The Kangaroo is Still Hopping

Bruce mentioned yesterday that the 5-year note auction drew thin demand, with a low bid-to-cover ratio, and a steep drop in indirect buyers.  This led to a jump in interest rates for both the Fives and the Tens also went up by 13 basis points.  meanwhile, investors began moving into corporate paper, instead of treasuries.

I also note that this week saw weaker than expected durable goods orders, atrocious new home sales, and initial unemployment claims still at 442k–which is better than it was last week, but not great.
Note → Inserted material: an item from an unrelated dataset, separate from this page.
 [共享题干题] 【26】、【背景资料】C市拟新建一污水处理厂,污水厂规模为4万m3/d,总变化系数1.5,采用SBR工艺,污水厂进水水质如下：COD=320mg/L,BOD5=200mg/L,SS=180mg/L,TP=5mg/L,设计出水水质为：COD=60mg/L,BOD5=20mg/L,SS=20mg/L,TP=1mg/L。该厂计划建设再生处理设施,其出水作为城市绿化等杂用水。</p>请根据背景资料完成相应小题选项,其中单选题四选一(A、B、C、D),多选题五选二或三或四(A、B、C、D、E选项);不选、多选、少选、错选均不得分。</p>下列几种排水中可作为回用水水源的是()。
The “recovery”, apparently is still on pretty shaky ground.

Meanwhile, the new health care reform law attempts to shift a bunch of spending via Medicaid to the states, who are not really in a position to cover those costs, as state tax revenues have sharply declined from 2007.

In short, with a weak economy, we are planning on adding what may be as much as $2 trillion to the deficit over the next 10 years–deficits that are already at $1 trillion per year as far as the eye can see.  How neatly that coincides with the announcement that Social Security will run into the red this fiscal year, paying more in benefits than it receives in payroll taxes, six years earlier than previously expected.
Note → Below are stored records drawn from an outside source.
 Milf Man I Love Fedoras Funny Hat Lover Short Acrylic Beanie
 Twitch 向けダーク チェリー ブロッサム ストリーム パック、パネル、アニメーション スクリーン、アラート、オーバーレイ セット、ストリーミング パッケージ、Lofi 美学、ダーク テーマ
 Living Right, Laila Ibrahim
So, we got that going for us.

The United States is supposed to be the richest country in the world.  But, on our present fiscal course, that cognomen will not attain in a very few years.  We simply will not have enough money to service the debt load we will be carrying.  In a very real sense, it doesn’t matter whether the Republicans can win in November and repeal the HCR law just passed.  Or Cap & Trade.  Or Medicare Part D.  Or whatever.

We are directly on course to having to run massive inflation by monetizing the debt, or to simply defaulting on it, both of which will result in massively high interest rates, and economic stagnation. With the added bonus of runaway inflation, for good measure.

That this will happen cannot be in serious doubt if we continue our present course. Our fiscal and monetary policies are self-evidently unsustainable.

I can only presume that the Democrats believe that, at the appropriate time, fairies will appear out of thin air to sprinkle magical pixie dust on the economy, and all will be well.  The current raft of policies they are proposing to enact will crush the economy.  We’ve seen it happen time and again in South America, and now even in the EU, in which the Greeks are headed for a default in the very near future.

What is coming out of Washington is not policy.  it is full-scale flight from reality.